Senate debates

Tuesday, 7 February 2017

Adjournment

Forestry

7:29 pm

Photo of Janet RiceJanet Rice (Victoria, Australian Greens) Share this | | Hansard source

There is a long-held saying that the world's forests are its lungs. That being the case, the coalition federal government and the Victorian Labor government just snuck into the tobacconist to buy a carton of cigarettes for a cancer patient.

Over the last 20 years Australia's native forests designated for logging have been exempted from our national environment laws. Even open-cut mines do not get that sort of special treatment. These logging laws, known as regional forest agreements, were meant to protect jobs and protect the environment. They have failed on both counts.

Last Friday was a chance to restore balance, with the expiration of the first of these 10 agreements—the East Gippsland Regional Forest Agreement. This chance was wasted. Despite all the evidence that the industry needs to be brought into the 21st century, like a wink and a nod in a dark car park Prime Minister Turnbull and Premier Andrews quietly extended their failed laws.

I most recently visited these majestic East Gippsland forests three weeks ago. It is invigorating to breathe in the fresh air and to hear cascades of clear water, clean enough to drink straight from the creek. I am proud to have been one of the leaders of the campaign that created the Errinundra National Park, which is in the heart of these forests. It was a win for people over the outdated 'chop it down, ship it out' attitude.

The reality of how regional forest agreements have failed our forests was starkly evident on the edge of the Errinundra National Park three weeks ago. Normal environment protection law does not apply. Great swathes of formerly magnificent forest have been devastated. It is a brutal process conducted by an industry stuck in the past century. When a forest is logged it is cut down and bulldozed. The complex understorey is destroyed, the resulting silt and debris is sent downstream, possums and gliders are thrown from their nesting hollows and wombats are buried alive. Then, just in case any plants or animals have survived, a napalm-like substance is dropped from the sky to scorch the former forest in the name of regeneration. Yes, napalm. No modern industry would use dynamite to go fishing, but the native forest logging industry uses napalm as part of its 'management' regime. All this is for mostly low-value wood products like woodchips and tomato stakes.

Yet Minister Ruston and the Victorian Labor Minister for Energy, Environment and Climate Change, Lily D'Ambrosio, have the gall, in announcing the extension of the agreement, to continue the blatant lie that this is ecologically sustainable forestry. This destruction of complex forest ecosystems is no more ecologically sustainable than clean coal or healthy cigarettes. What is more, the East Gippsland Regional Forest Agreement does not even recognise the important role of these forests in combating dangerous global warming. Each undisturbed hectare of forest holds hundreds of tonnes of carbon, which is many times more than most other forests around the world. And if it is logged, it is gone—literally up in smoke.

The justification for extending the East Gippsland Regional Forest Agreement is the myth that native forest logging can support jobs into the future. The truth is that we subsidise the industry in East Gippsland up to $5½ million a year. We, the taxpayers, are paying for this forest destruction.

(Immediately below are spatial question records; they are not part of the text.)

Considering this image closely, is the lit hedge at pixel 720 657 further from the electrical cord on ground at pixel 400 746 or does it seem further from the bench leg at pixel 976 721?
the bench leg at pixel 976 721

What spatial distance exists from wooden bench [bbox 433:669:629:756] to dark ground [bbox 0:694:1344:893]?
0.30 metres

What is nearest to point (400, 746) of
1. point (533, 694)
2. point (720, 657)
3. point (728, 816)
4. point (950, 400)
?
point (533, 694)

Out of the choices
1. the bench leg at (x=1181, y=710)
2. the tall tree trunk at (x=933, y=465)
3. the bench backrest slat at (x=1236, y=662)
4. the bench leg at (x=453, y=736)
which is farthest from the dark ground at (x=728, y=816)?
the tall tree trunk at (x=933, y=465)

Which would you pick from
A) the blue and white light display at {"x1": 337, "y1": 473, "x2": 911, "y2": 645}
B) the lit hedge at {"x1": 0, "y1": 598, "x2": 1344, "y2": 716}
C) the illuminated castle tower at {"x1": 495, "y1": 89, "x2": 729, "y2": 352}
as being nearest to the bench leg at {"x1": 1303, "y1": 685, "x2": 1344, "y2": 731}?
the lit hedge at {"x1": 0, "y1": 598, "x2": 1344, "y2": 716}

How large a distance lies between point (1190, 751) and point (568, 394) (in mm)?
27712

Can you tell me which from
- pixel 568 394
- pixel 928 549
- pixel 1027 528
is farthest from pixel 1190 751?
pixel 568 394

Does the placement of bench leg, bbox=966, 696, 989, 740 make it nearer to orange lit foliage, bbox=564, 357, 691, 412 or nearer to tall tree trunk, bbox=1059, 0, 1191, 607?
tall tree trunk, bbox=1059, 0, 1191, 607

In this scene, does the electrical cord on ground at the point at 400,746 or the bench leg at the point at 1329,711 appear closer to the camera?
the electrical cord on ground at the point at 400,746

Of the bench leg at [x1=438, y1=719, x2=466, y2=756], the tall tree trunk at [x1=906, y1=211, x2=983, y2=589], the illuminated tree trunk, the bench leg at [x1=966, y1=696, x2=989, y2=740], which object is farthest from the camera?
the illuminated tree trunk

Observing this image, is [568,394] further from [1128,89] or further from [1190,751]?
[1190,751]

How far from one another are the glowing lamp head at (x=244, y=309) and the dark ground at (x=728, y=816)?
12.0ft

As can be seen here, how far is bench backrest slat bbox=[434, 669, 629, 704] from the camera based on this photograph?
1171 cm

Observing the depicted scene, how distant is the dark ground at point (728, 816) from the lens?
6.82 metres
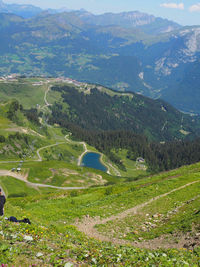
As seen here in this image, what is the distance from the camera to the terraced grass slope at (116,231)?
17484mm

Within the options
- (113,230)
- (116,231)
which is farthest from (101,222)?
(116,231)

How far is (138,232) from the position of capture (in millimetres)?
32219

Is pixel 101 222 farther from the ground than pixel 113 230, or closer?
closer

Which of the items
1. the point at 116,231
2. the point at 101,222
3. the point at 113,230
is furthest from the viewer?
the point at 101,222

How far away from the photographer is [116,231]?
3312 cm

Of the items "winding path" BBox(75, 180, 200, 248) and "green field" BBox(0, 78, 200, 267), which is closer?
"green field" BBox(0, 78, 200, 267)

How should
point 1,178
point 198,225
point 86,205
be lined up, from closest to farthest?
1. point 198,225
2. point 86,205
3. point 1,178

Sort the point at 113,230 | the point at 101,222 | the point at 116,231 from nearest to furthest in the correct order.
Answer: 1. the point at 116,231
2. the point at 113,230
3. the point at 101,222

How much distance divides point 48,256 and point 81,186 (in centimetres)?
12222

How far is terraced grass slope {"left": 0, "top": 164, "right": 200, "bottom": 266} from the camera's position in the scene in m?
17.5

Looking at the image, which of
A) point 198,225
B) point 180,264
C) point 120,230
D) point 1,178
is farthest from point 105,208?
point 1,178

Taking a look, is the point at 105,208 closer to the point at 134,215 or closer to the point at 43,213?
A: the point at 134,215

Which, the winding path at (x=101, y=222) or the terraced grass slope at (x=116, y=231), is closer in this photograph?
the terraced grass slope at (x=116, y=231)

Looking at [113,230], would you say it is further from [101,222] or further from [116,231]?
[101,222]
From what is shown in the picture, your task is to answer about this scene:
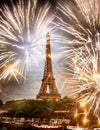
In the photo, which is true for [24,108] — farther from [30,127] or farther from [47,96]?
[30,127]

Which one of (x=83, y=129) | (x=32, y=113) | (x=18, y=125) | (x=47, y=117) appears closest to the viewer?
(x=83, y=129)

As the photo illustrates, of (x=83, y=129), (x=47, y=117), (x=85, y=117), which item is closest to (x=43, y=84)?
(x=47, y=117)

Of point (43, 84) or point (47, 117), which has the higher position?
point (43, 84)

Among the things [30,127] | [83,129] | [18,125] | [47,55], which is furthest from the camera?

Just think of how many jobs we could create building walking, horse riding and bike trails and employing local people as custodians of our forests with these millions. Yet the federal and state ministers together talk about delivering sustainable economic growth. It is simply unsustainable to keep propping up this outdated industry at the expense of our native forests. We have got the balance wrong. Governments have failed us, Labor and Liberal alike.

Last Friday was an opportunity to restore the balance: to announce the transition to a 100 per cent plantation-based industry. Eighty-five percent of the wood products industry is already in plantations. It needs to be 100 per cent. We cannot continue the mistake of simply rolling over the destruction of Australia's native forests. Governments on both sides, you are on notice.